Self-styled anti-corruption muckraker, Alexei Navalny was arrested in Moscow earlier this month for violating the terms of a five-year suspended sentence for embezzlement from a timber company. Navalny is viewed mostly with bemusement by every Russian I’ve spoken with during multiple visits to the country. Average Russians don’t see him as a serious political contender but don’t seem to mind the sideshow either. But the consensus is that the West is using Navalny as a tool to weaken Russian President Vladimir Putin’s leadership.

Navalny frequently claims to survive military-grade poisoning. (Marvel, give this man a trilogy!) He also has a knack for turning out thousands of kids via social networks to confront police in the streets of Moscow whenever he gets arrested.

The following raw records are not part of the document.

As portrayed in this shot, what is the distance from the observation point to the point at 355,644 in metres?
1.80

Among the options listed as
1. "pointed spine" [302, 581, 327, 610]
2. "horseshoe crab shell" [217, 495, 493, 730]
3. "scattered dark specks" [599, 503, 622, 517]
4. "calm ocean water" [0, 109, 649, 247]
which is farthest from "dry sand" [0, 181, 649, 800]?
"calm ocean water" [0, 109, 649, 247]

But Kremlin regime-change efforts are about as likely to succeed as the Jan. 6 attempt by pro-Trump supporters to storm the U.S. Capitol to preserve the Trump presidency. Still, President Joe Biden’s new secretary of state, Anthony Blinken, has voiced support for Navalny. Does Blinken feel the same way about the Capitol rioters and their instigators? After all, they were just fighting for what they perceived to be their democratic rights.

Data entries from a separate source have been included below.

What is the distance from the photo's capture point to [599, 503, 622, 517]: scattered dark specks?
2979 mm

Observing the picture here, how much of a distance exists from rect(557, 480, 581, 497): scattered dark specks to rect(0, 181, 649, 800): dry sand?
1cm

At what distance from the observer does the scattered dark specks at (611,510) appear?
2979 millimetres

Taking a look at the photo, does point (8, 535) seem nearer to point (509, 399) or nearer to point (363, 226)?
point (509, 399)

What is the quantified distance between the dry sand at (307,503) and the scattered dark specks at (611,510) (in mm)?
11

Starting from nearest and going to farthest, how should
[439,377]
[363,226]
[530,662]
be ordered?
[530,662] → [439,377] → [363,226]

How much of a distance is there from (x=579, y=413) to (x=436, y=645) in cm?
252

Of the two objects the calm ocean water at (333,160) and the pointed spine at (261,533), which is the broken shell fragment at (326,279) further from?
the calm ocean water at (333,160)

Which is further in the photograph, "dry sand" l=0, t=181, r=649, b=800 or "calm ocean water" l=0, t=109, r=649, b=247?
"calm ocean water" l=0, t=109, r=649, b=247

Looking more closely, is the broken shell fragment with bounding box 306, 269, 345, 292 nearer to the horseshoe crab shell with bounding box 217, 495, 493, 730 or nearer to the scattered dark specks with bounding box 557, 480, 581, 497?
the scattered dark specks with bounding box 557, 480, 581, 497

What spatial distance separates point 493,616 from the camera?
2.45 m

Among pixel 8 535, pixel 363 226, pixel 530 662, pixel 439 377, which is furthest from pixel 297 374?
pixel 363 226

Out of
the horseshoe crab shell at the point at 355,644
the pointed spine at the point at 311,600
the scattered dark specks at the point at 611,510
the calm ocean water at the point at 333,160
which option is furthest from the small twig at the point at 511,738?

Why is Navalny’s anti-establishment resistance viewed by the Washington establishment as a manifestation of democracy abroad that’s worthy of support and encouragement, yet the same sort of resistance is condemned when exercised at home by people who believe (rightly or not) that they’ve been disenfranchised? Biden himself has called the Capitol mob “insurrectionists” and “domestic terrorists.” Why aren’t regime-change proponents in foreign countries slapped with the same labels?

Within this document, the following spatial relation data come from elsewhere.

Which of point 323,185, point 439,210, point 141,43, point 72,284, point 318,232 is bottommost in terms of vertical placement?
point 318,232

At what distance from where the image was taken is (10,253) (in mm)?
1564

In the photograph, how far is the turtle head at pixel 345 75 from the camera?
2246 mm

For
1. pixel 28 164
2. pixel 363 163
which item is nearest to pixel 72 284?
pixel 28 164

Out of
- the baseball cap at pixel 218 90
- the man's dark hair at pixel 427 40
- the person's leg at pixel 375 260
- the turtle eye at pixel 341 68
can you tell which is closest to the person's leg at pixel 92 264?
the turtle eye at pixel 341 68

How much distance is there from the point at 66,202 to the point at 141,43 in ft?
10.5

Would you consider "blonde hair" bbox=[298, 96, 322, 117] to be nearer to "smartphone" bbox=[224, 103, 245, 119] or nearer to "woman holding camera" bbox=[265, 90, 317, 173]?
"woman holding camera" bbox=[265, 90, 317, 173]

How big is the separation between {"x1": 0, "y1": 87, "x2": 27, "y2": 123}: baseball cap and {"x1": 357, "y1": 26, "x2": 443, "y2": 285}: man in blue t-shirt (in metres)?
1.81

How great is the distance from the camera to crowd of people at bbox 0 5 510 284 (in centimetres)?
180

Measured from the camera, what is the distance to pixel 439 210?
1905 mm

Finally, the White Helmets in Syria wasted no time reappearing on the scene as Biden took office. The group has a knack for penetrating zones controlled by al-Qaida or Islamic State fighters. Generously funded by Western governments (including the U.S. State Department until recently), the White Helmets reportedly just received $1.2 million from Humanitarian Grand Challenge — a nonprofit organization funded by the U.S., British and Dutch governments — to make personal protective equipment to counter the COVID-19 pandemic.

Syria has a government capable of providing supplies to its own citizens despite sanctions by the U.S., which has been trying for years to oust Syrian President Bashar al-Assad. But hey, COVID-19 seems like as good a pretext as any to funnel cash to a group that has questionable relationships with jihadists but has interests perfectly aligned with U.S. interests in Syria.

The U.S. and its allies have aggressively promoted projects fronted by assorted jesters who are misleading them about what’s really going on in the world. Will Biden continue to perpetuate these charades? The U.S. has been played for a fool for far too long.